Mientras tanto Katherine se mostro pálida y los comentarios de las mujeres la dejaron boquiabierta, ¿Acaso la pobre niña ahora tema de conversación entre la desagradable sociedad de la nobleza? Tan perdida estaba en sus pensamientos que no se dio cuenta que dejo caer su taza al suelo rompiéndola al instante.

-¡Katherine, querida!- gritó Jody mientras se levantaba.

La mujer no se movió de su lugar y bajó su cabeza lentamente para ver su taza rota.

-¡Y era de porcelana fina!- lloró Aurelia al ver lo que quedaba de la taza.

Una mujer llegó corriendo hasta el desastre pero al ver a la duquesa mostró preocupación decidió sacarse de su duda.

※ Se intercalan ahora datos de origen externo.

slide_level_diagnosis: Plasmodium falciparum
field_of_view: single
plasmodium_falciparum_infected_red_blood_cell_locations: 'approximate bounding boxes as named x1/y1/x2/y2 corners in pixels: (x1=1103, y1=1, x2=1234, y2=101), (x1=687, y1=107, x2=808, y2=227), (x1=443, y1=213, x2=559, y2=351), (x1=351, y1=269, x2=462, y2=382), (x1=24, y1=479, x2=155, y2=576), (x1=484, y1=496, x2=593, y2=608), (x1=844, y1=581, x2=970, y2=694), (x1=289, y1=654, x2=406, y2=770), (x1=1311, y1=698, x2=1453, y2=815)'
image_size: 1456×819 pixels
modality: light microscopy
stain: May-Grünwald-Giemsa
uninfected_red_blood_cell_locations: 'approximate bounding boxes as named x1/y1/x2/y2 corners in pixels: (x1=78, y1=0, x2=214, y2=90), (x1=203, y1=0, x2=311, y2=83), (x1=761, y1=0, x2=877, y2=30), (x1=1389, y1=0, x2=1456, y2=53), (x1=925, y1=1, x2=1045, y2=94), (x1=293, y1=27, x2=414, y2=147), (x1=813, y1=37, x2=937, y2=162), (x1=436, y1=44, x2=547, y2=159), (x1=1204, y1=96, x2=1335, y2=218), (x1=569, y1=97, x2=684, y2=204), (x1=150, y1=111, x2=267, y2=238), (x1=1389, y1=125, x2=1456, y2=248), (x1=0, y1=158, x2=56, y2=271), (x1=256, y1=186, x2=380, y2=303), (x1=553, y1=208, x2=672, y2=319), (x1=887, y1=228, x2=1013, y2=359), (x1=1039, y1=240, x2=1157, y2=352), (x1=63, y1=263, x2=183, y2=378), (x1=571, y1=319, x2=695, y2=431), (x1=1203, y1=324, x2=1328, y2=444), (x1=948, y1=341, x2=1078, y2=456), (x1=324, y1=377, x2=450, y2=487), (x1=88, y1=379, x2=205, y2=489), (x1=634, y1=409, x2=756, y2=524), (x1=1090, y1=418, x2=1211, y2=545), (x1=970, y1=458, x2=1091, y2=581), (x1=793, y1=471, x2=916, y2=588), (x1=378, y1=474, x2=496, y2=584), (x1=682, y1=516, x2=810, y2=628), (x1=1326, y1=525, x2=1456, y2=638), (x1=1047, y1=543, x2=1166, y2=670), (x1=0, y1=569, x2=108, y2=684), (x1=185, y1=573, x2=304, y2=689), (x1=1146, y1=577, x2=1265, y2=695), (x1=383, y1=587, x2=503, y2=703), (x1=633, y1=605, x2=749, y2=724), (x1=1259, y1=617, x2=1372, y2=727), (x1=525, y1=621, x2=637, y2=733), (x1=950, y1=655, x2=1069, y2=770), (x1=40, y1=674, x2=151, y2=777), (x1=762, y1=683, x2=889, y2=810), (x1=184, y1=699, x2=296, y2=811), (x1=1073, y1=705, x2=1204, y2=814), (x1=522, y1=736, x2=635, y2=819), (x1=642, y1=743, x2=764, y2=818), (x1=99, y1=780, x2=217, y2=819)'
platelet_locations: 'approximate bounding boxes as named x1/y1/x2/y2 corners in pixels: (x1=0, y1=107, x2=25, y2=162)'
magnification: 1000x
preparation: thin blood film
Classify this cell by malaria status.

-¿Se encuentra bien?- preguntó mientras la sacaba de sus pensamientos.

-Si Diona, no te preocupes- se levantó para dejarla limpiar su desastre.

La gorda y la flaca comenzaron a susurrarse mientras miraban de manera incorrecta a la duquesa.

-¡Guarden silencio!- ordenó la mujer.

-Vale vale, te obedeceremos porque tú tienes un nivel mas alto que nosotras- respondió malhumorada la gorda.

-Respóndanme algo, ¿Acaso ustedes mismas han comprobado que es la hija de ese hombre?- pregunto furiosa.

-No, no realmente- respondió Jody.

-¿Y que mas saben?- preguntó Katherine mientras fruncía el ceño.

-Solo lo que acabamos de comentar- respondió Aurelia mientras temblaba de miedo. -¡¿Pero porque tanta importancia por esa chiquilla?!

-Una verdadera dama no se mete en cosas que no le incumben y si me disculpan, den esta reunión por terminada- tomó parte de su largo vestido rojo y comenzó a caminar dándoles la espalda.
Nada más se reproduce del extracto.